Administrator Guide
Here is a quick tutorial to setup a minimum PanDA system.
0. Hardware Requirements
It is recommended to install JEDI and the PanDA server on separate virtual machines (VMs), but it is possible to install them on a single VM for small testing purposes. A minimum PanDA system would be composed of 3 VMs; the first VM for JEDI and the PanDA server, the second VM for Harvester, and the third VM for the PanDA monitor. The following table shows the minimum hardware configuration.
Component |
Cores |
RAM (GB) |
Disk (GB) |
---|---|---|---|
JEDI + PanDA server |
4 |
8 |
100 |
Harvester |
4 |
8 |
100 |
BigPandaMon |
8 |
16 |
70 |
1. Database Setup
The database is the backbone of the PanDA server and JEDI, so it needs to be setup before start installation of those components. You should go through the Database page.
2. PanDA Server Setup
The next step is to install the PanDA server on a VM following PanDA server installation guide.
You need to decide the userid and group under which the PanDA server runs before editing configuration files.
Make sure that the userid and group are consistent in panda_server.cfg
and panda_server-httpd.conf
,
the permission of log directories is set accordingly.
It would be good to optimize the number of processes in the httpd.conf based on your VM’s configuration,
e.g,
StartServers 4
MinSpareServers 4
ServerLimit 64
MaxSpareServers 64
MaxClients 64
MaxRequestsPerChild 2000
WSGIDaemonProcess pandasrv_daemon processes=4 threads=1 home=/home/iddssv1 inactivity-timeout=600
Then add a new virtual organization following this section.
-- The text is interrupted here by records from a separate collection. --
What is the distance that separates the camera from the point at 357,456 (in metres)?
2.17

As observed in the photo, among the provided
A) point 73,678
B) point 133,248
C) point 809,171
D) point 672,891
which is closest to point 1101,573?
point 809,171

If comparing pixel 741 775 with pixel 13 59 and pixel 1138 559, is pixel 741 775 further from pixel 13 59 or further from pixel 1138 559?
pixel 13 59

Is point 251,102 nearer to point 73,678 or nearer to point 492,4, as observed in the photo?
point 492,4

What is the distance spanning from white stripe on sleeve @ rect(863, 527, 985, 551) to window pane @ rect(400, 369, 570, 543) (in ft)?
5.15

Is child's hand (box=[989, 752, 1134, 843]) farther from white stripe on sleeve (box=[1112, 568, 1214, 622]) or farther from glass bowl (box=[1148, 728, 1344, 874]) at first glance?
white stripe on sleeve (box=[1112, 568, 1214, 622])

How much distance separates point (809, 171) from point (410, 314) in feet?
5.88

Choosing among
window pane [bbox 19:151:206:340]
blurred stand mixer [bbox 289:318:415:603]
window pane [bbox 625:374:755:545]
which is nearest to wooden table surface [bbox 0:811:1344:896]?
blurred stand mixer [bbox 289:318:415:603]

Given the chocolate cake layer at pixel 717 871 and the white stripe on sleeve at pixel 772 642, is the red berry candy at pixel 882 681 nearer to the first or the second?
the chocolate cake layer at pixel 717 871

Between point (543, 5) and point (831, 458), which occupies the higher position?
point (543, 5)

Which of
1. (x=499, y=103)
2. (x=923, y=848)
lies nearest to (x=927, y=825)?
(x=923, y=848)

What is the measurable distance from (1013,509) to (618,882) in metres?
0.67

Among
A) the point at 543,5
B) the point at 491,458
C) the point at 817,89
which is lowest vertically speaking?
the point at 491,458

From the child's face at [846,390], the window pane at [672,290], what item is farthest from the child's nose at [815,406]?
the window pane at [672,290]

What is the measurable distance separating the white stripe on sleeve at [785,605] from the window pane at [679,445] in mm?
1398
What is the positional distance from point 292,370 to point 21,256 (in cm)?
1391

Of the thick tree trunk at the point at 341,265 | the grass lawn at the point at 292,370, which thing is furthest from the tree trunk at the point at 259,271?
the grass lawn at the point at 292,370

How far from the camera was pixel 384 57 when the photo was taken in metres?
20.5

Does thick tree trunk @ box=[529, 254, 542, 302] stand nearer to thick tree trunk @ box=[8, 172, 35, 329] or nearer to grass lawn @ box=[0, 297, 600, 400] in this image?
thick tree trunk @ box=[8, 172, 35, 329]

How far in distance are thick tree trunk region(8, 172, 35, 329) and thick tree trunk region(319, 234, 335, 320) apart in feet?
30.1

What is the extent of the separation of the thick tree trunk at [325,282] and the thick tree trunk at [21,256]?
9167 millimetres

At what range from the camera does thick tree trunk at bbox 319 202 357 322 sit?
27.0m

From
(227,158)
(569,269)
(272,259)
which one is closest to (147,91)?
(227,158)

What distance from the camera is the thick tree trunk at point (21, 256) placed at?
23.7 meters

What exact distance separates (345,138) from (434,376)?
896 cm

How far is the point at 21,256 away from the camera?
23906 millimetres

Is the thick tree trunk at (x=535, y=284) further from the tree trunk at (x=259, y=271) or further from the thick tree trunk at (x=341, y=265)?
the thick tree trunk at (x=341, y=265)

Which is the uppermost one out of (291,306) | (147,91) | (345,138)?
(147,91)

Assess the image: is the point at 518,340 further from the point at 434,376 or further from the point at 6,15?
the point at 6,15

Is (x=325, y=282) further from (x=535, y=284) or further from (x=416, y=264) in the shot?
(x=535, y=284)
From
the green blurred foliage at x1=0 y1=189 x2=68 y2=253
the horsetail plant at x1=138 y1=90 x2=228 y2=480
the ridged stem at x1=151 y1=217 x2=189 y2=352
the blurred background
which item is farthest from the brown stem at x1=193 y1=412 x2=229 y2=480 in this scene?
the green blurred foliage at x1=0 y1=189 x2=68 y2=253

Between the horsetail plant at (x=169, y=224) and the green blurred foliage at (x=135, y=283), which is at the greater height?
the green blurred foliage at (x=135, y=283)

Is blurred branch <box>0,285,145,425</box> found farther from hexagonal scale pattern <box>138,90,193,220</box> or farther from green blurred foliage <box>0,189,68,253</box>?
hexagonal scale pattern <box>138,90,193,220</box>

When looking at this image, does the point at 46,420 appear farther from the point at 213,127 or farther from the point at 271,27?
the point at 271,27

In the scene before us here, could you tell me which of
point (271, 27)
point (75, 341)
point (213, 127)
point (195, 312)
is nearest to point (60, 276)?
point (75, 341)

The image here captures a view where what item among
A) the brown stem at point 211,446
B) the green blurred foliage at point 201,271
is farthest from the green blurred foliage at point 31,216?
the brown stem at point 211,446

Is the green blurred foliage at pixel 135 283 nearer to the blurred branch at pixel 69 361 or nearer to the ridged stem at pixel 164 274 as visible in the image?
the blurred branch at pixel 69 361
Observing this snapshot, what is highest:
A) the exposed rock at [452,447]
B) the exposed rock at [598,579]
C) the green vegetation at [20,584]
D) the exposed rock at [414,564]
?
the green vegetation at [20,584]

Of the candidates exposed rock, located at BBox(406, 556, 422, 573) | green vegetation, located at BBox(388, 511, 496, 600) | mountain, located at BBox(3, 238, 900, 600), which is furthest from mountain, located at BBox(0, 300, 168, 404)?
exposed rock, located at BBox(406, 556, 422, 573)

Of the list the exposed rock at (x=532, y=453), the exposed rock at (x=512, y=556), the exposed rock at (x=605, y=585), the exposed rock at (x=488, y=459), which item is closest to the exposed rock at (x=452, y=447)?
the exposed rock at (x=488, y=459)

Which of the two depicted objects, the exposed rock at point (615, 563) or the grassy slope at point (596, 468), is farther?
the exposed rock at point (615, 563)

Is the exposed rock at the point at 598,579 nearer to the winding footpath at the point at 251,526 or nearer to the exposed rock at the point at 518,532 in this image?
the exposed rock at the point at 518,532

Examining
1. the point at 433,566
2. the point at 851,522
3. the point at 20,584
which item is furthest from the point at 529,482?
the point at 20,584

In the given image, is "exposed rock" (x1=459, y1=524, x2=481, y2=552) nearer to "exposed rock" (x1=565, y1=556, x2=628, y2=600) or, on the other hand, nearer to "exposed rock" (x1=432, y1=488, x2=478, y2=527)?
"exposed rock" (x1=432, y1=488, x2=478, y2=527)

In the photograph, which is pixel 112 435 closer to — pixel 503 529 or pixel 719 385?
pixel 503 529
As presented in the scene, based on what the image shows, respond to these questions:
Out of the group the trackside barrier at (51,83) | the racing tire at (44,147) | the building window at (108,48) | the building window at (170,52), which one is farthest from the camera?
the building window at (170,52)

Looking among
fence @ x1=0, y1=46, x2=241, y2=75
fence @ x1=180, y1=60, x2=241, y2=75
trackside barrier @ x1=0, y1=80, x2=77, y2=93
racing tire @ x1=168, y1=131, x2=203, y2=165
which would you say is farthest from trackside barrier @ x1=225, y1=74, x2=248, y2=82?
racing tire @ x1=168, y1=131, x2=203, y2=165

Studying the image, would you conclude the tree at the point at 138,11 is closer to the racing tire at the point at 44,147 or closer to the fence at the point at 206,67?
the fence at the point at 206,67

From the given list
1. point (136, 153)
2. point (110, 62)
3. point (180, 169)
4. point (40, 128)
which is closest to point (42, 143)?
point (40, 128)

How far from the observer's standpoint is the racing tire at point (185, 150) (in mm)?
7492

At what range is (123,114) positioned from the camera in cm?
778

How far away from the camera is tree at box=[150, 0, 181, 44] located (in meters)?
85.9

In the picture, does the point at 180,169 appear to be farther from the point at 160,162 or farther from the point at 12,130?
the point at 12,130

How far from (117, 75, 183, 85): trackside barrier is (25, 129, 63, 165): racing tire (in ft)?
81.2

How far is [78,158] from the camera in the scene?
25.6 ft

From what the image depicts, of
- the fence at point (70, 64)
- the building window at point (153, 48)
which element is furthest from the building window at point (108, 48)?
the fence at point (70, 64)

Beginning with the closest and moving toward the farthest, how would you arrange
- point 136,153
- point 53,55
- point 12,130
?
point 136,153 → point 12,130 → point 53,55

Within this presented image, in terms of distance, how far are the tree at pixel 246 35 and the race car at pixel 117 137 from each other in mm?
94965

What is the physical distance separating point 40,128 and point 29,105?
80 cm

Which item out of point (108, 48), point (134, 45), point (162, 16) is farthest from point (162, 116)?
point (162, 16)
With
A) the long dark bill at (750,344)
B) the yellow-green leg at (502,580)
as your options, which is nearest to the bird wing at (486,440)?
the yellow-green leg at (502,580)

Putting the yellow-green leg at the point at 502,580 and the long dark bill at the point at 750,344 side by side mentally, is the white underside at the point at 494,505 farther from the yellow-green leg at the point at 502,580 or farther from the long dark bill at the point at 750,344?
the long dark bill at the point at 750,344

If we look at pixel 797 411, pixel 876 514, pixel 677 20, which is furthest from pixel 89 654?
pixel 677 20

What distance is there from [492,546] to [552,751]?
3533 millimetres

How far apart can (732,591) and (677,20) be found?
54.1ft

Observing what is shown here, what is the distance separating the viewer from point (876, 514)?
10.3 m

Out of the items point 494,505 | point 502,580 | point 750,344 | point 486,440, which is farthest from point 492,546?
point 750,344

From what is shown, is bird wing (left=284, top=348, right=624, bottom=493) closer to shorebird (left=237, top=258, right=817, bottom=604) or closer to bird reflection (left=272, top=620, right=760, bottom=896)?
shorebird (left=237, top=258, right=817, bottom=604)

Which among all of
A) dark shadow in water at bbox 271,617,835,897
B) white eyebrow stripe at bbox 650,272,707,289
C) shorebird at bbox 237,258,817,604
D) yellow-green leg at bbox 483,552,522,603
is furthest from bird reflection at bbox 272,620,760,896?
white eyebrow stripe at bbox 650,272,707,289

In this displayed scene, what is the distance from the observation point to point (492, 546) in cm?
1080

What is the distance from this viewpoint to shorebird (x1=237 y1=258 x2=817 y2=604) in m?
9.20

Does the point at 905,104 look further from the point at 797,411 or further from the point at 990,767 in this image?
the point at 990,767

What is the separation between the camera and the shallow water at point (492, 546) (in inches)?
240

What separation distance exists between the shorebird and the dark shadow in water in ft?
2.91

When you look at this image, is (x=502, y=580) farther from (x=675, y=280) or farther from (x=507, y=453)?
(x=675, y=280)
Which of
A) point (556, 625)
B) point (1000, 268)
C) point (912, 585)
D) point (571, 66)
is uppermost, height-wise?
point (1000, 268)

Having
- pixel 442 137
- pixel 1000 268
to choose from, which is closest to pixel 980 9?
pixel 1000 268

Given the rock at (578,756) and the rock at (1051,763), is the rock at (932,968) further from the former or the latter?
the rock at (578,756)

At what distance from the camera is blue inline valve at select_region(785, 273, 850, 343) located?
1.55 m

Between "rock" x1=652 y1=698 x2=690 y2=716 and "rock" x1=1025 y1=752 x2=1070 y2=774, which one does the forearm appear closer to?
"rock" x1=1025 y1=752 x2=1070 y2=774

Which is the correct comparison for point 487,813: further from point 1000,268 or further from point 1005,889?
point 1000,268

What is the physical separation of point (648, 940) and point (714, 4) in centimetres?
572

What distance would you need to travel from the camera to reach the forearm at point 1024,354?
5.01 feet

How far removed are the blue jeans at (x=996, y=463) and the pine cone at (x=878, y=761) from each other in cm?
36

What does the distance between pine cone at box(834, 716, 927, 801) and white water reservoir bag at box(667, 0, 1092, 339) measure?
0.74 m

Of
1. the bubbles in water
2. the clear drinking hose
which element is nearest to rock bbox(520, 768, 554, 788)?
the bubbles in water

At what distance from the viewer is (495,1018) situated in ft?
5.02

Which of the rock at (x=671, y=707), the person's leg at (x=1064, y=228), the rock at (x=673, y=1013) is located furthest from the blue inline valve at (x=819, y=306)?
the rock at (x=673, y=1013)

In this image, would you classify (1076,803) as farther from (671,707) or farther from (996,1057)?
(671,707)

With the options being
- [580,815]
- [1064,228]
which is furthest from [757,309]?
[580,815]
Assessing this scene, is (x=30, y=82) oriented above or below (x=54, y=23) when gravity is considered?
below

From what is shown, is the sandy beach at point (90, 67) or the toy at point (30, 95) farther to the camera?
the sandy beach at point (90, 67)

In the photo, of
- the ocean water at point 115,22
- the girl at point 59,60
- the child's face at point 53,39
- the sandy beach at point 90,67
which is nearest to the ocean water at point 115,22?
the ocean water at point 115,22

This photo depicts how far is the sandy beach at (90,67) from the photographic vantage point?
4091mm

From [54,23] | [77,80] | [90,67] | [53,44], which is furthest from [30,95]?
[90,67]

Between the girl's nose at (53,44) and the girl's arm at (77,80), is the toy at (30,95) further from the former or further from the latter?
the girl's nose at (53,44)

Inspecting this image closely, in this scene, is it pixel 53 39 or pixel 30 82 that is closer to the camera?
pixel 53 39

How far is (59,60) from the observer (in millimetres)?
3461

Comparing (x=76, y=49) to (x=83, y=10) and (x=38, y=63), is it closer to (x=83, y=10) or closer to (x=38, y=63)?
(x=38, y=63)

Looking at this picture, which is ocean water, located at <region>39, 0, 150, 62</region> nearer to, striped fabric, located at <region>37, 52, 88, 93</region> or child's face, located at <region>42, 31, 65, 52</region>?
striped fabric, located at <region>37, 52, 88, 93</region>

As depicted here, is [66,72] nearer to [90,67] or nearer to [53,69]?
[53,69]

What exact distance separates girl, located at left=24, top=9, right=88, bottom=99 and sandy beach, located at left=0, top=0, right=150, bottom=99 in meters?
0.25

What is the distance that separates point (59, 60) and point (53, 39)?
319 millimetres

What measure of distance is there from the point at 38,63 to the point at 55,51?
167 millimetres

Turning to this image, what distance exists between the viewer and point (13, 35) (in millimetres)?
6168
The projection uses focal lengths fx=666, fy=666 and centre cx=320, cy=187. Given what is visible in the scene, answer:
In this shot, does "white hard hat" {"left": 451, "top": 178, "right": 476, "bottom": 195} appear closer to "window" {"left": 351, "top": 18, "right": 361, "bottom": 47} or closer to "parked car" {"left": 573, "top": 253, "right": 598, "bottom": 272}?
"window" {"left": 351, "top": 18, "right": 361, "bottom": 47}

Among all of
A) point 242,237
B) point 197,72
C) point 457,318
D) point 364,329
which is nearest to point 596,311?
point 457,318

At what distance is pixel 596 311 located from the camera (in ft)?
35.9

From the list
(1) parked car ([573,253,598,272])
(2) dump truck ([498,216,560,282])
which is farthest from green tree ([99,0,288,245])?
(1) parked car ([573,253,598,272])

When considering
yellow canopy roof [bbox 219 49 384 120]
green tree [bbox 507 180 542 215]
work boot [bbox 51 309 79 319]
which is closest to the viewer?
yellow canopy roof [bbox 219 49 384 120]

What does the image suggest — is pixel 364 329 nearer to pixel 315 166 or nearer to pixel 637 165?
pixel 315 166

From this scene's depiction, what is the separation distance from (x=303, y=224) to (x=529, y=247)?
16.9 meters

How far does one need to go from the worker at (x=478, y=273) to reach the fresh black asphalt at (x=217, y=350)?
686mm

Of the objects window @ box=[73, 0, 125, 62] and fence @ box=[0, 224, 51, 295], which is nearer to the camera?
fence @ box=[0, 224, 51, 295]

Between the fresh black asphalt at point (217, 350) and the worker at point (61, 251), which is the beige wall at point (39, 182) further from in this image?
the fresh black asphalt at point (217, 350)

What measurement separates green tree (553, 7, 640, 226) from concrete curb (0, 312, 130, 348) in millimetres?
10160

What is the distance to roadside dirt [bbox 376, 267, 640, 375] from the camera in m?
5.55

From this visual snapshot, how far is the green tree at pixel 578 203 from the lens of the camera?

Make sure that the organization is added to PanDA IAM.
We use the wlcg
organization in this tutorial.
You also need to configure the firewall on the VM to allow access to 25080 and 25443 from outside.
3. JEDI Setup
Once the PanDA server is ready, you can install JEDI on the same VM following JEDI installation guide.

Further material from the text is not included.